Chef Joe Mosconi, Executive Chef at Sake Rok
“I love to fish, hunt, and I have a small garden. My lifestyle is the food and beverage industry.” Executive Chef at Sake Rok, Chef Joe Mosconi puts himself into every dish he creates. Growing up in an Italian family in Chicago, Chef Mosconi’s expertise in the kitchen covers a variety of types of cuisine and he continues to incorporate his experiences into the extensive menu at Sake Rok.
Where were you raised and how did you get interested in cooking?
I was raised in Chicago up until high school when I moved to Las Vegas. My mother definitely influenced my interest in cooking. I grew up in a large Italian family, and five nights a week it was all about family dinners and getting together to talk over a meal. I would watch her cook, and there was always food in the house. I would get creative with things to prepare meals, and self-taught myself a lot. I started getting into reading cookbooks and watching cooking shows, and going out to eat a lot. That’s really what sparked my interest in doing this for a career.
What were some of your early jobs in
I worked in a restaurant when I was 18 years old and started at the front-of-the-house, bussing tables and running food. Around 20 years old an opportunity came up for me to be a line cook so I switched to back-of-the-house and never looked back. I’ve held almost every position in a restaurant you could imagine. I spent a couple years at Tao at The Venetian, and then at Hank’s at Green Valley Ranch. Then when my wife and I had kids I spent some time in Pahrump where I managed a golf course and traveled around managing the kitchens for a couple years. It allowed me to be home more than my current job does. Once my kids got a little older I came back to Strip properties and have been back on the Strip for four years now.
How long have you been at Sake Rok?
Sake Rok is 18 months old and I have been with it since day one. I helped develop the menu, write recipes and train staff. A friend of mine, Bobby Silva, was the original executive chef who I had worked with before. He asked me to be the executive sous-chef for him and I knew it was a good opportunity. In November 2016 I took over as the executive chef.
What do you use for inspiration when developing new menu items?
We’re currently going through a menu change, and when seeking inspiration for changes I use history. I think of what customers are asking for and what they’ve liked and disliked before. I also go out to eat a lot and try to stay in touch with local restaurants both on and off the Strip. If I see something that I like I try to incorporate it in my own way. I always make things my own, and definitely try to pull inspiration from myself as well as getting inspiration from other chefs and restaurants. Sake Rok is the first real Japanese restaurant I’ve worked in. I worked at Tao for a bit, but as far as sushi and traditional Japanese cuisine this is my first place. I try to incorporate my experiences at other restaurants and think of how I can include a technique or ingredient that might pair well with Japanese cuisine. We use truffle a lot because truffle and soy go really well together. White truffle is traditionally French and Italian, but that ingredient works well with Japanese cuisine. I’m finding out the more time I spend here that there are a lot of other things that you wouldn’t think go well with traditional Japanese but really do.

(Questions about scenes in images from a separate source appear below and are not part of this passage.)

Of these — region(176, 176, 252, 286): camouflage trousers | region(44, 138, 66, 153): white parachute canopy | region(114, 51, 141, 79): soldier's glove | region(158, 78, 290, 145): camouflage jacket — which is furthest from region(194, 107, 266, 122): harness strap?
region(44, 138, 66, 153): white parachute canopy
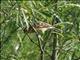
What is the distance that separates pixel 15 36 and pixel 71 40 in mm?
378

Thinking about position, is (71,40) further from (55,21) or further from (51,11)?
(51,11)

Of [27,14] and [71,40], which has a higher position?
[27,14]

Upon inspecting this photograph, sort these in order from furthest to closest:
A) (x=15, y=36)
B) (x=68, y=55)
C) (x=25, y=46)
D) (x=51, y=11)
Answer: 1. (x=25, y=46)
2. (x=68, y=55)
3. (x=15, y=36)
4. (x=51, y=11)

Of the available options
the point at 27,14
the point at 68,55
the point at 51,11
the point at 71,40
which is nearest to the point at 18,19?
the point at 27,14

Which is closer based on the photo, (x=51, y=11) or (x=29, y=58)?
(x=51, y=11)

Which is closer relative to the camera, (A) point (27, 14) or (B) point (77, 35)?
(A) point (27, 14)

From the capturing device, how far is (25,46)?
2.43 metres

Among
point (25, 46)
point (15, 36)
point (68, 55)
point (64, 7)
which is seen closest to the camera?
point (64, 7)

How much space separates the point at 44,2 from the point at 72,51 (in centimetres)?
45

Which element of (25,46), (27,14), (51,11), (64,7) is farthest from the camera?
(25,46)

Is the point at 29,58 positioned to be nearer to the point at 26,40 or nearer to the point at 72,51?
the point at 26,40

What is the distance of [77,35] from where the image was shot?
206 centimetres

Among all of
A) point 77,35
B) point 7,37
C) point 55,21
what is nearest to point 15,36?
point 7,37

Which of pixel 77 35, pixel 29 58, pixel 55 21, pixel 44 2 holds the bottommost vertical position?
pixel 29 58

What are some of your favorite dishes on Sake Rok’s menu?
Mushroom toban yaki is one of my favorites; it’s been on the menu since the beginning. We put five different types of mushrooms in it and it has a great balance of flavors. I also really like our crispy rice. It’s something you find on a lot of menus at a lot of Japanese restaurants but I like the way we present it and our flavor profile is spot on. Going through our current menu change, only four items will be untouched and those dishes are two of them. We change the menu twice a year—about every six months for spring/summer and fall/winter.
What is one of the most interesting ingredients you’ve cooked with?
I really like yuzu, which is a Japanese citrus. We could use a lemon or lime, but I think yuzu is top notch. It’s very versatile. We put it in desserts to add brightness and to bring out certain ingredients, or in savory dishes. I really like the flavor profile of it, and if I ever went to another kind of restaurant, like Mexican, I would still use it as a substitute for lemon.
What’s something you always keep in your refrigerator at home?
We always keep our fridge at home full, and always have white American cheese. Our go-to is a toasted English muffin with jelly and melted white American cheese. It’s the perfect sweet and savory combination.